Barbosa foi crucificado num domingo de julho de 50, mas acredito que ele ressuscita quando um goleiro vence no futebol brasileiro que ainda depois de décadas continua dando mais oportunidades e prestígio a goleiros brancos.

BARBOSA, O INJUSTIÇADO

por Israel Cayo Campos


Hoje a minha humilde homenagem é para Moacir Barbosa do Nascimento. O goleiro Barbosa da Seleção brasileira e do Vasco da Gama. Seis vezes campeão carioca pelo time de São Januário (1945, 1947, 1949, 1950, 1952 e 1958), campeão do Campeonato Sul-Americano de clubes em 1948 com o “Expresso da vitória” do Vasco da Gama, que dominou o futebol carioca nos anos 1940 e início dos anos 1950.

Pela seleção brasileira, Barbosa também foi campeão Sul-Americano de seleções pelo Brasil em 1949, um título que o Brasil só conquistaria novamente quarenta anos depois, em 1989 com o início da geração Bebeto e Romário. Além dos títulos da Copa Roca em 1945 e duas Copas Rio Branco em 1947 e 1950.

No entanto, Barbosa ficou eternamente marcado pela falha que teria cometido no quadrangular final do mundial de 1950. Quando o jogo final contra os uruguaios estava empatado em 1 a 1 (resultado que daria o primeiro título mundial para os brasileiros em pleno Maracanã), Barbosa acabou aceitando um chute cruzado do atacante Alcides Ghiggia na mesma trave esquerda em que estava posicionado.

O gol selou o bicampeonato mundial uruguaio naquilo que ficou conhecido até hoje como o “Maracanazo”. E como uma terrível maldição, também selou o destino de Barbosa, que após aquela fatídica tarde de 16 de julho foi estigmatizado como o único culpado pela derrota brasileira.


Mesmo tendo sido o melhor goleiro daquele campeonato mundial, o fatídico lance o estigmatizou profundamente. Como ele mesmo explicara depois, Ghiggia iria cruzar a bola para Schiaffino, da mesma maneira que havia ocorrido o gol de empate uruguaio minutos antes, e ao perceber a jogada repetida, Barbosa deu um pequeno passo para a direita, o que ele não contava é que o cruzamento virasse um chute (proposital ou por pura sorte não se sabe!) e a bola tenha entrado exatamente no pequeno espaço entre ele e a trave.

Apesar de ter continuado sua carreira após o Mundial do Brasil, Barbosa teve poucas chances na seleção, e passou a sofrer hostilidades principalmente dos torcedores rivais do Vasco da Gama. O fato de ser negro contribuiu para crenças racistas de que um afrodescendente no gol traria azar ao Brasil.

Não à toa, só depois de 56 anos, outro goleiro negro defendeu a meta brasileira em uma Copa do Mundo, Dida, já em 2006. Nesse hiato de tempo, nenhum goleiro negro jogara uma Copa do Mundo pela seleção brasileira como titular!

* * *

▸ Problema proposto: Imprima sem alterações o trecho do texto sobre o goleiro Barbosa que começa com as palavras "Apesar de ter" e termina com "brasileira como titular!".

Perguntas sobre cenas retratadas:
* * *

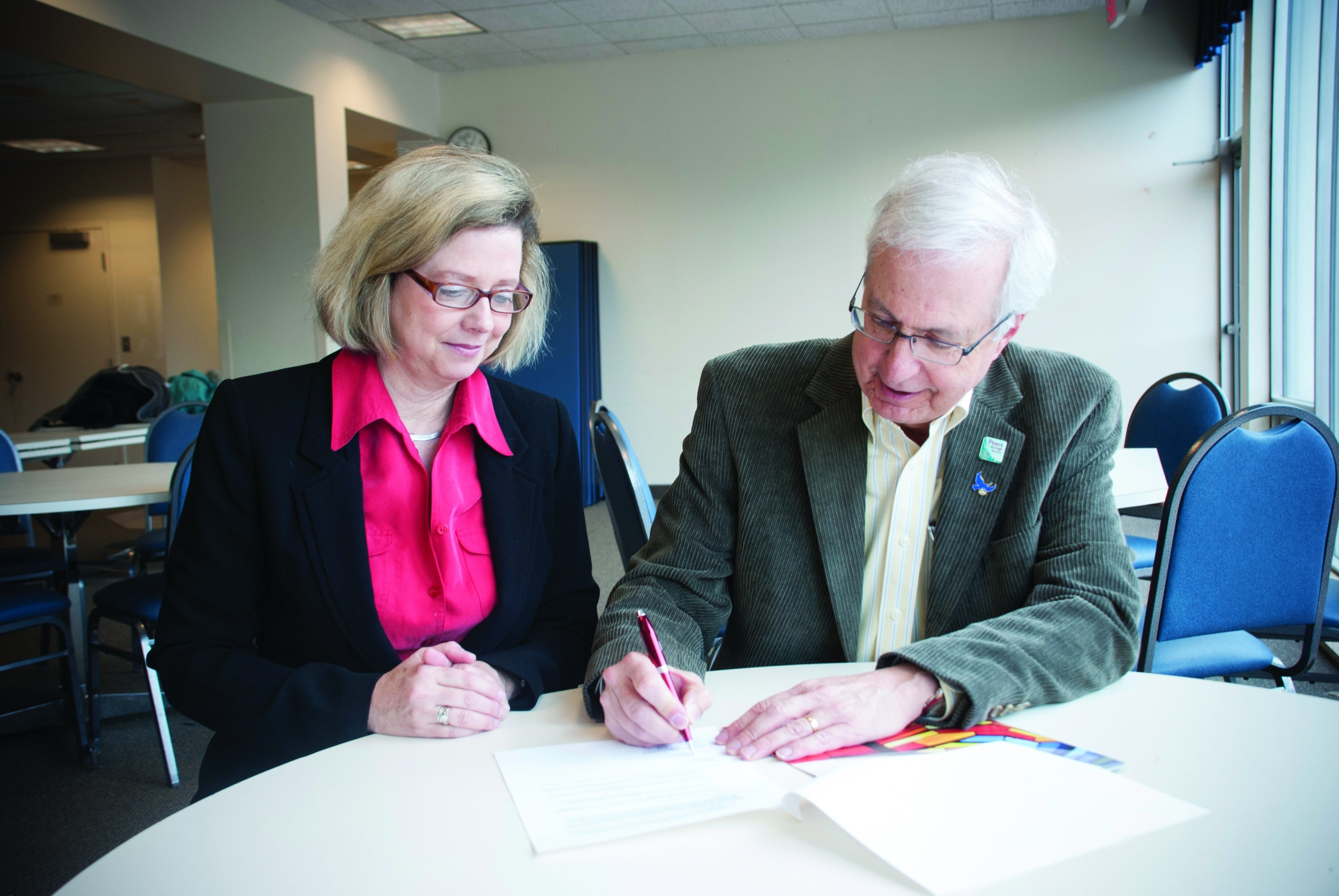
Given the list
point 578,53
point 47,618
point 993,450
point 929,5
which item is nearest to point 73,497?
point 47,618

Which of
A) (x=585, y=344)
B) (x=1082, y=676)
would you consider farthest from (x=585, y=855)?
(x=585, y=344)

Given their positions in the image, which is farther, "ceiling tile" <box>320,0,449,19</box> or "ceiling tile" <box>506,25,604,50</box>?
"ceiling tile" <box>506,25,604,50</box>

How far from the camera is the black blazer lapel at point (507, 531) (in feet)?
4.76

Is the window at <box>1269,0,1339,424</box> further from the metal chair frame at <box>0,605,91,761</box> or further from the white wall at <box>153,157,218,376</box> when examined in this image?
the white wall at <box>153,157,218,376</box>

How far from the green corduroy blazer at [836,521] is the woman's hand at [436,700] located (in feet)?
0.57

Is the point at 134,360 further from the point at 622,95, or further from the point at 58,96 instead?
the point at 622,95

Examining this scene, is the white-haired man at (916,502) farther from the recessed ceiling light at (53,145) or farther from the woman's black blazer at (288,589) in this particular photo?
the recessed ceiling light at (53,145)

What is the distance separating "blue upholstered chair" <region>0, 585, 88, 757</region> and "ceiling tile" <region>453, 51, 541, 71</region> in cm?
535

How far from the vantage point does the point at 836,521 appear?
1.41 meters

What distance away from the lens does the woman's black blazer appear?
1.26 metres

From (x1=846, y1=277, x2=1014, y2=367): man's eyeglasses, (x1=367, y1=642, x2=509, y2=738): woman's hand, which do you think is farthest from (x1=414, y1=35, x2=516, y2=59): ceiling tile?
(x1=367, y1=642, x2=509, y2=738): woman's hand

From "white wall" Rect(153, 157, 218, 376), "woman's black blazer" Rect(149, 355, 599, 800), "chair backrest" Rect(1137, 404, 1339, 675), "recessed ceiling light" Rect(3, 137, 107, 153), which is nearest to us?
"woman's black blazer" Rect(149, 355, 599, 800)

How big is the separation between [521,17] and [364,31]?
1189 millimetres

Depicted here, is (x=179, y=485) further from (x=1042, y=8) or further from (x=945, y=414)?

* * *

▸ A resposta:
Apesar de ter continuado sua carreira após o Mundial do Brasil, Barbosa teve poucas chances na seleção, e passou a sofrer hostilidades principalmente dos torcedores rivais do Vasco da Gama. O fato de ser negro contribuiu para crenças racistas de que um afrodescendente no gol traria azar ao Brasil.

Não à toa, só depois de 56 anos, outro goleiro negro defendeu a meta brasileira em uma Copa do Mundo, Dida, já em 2006. Nesse hiato de tempo, nenhum goleiro negro jogara uma Copa do Mundo pela seleção brasileira como titular!